### Task statement
Show every line below that contains the string "crouching".

### Provided data
──────

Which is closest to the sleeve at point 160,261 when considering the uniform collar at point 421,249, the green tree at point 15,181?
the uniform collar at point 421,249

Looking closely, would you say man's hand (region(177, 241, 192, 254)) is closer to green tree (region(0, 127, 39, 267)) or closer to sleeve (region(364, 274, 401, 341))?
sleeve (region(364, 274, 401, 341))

──────

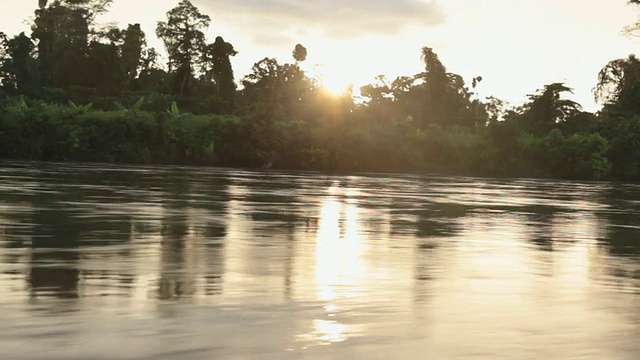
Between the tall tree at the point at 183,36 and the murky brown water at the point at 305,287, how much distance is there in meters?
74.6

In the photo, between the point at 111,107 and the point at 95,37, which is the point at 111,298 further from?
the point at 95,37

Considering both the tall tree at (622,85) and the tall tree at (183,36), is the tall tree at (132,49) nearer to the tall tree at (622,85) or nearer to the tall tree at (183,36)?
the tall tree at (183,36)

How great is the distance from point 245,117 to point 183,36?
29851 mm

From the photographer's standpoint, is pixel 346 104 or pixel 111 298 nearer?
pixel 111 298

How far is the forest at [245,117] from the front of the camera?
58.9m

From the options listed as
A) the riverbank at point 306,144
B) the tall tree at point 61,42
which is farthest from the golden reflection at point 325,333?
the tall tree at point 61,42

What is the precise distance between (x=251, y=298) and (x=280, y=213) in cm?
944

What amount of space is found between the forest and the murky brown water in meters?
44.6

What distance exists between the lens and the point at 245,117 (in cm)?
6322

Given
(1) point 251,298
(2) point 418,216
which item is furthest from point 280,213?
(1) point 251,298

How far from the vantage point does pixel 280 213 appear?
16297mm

──────

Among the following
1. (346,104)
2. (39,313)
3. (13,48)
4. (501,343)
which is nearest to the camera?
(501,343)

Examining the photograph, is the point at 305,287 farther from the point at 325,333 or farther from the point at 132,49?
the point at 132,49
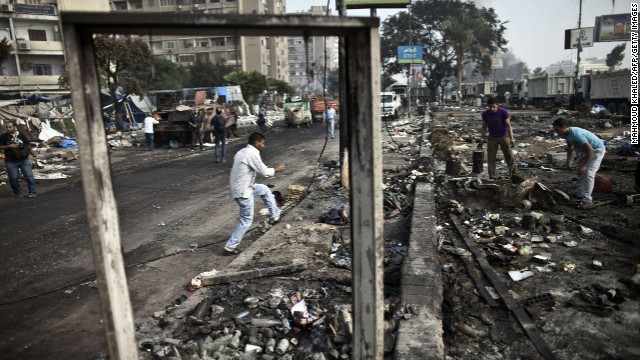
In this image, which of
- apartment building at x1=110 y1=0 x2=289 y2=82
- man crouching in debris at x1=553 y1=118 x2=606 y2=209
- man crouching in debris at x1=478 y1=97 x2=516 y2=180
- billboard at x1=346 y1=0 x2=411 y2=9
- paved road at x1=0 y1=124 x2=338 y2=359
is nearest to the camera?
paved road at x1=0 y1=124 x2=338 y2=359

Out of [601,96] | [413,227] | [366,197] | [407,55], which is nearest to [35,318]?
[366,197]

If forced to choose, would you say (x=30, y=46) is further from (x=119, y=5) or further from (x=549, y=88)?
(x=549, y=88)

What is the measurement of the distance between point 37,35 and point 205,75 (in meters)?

──────

### Solution to this exercise
- man crouching in debris at x1=553 y1=118 x2=606 y2=209
- man crouching in debris at x1=478 y1=97 x2=516 y2=180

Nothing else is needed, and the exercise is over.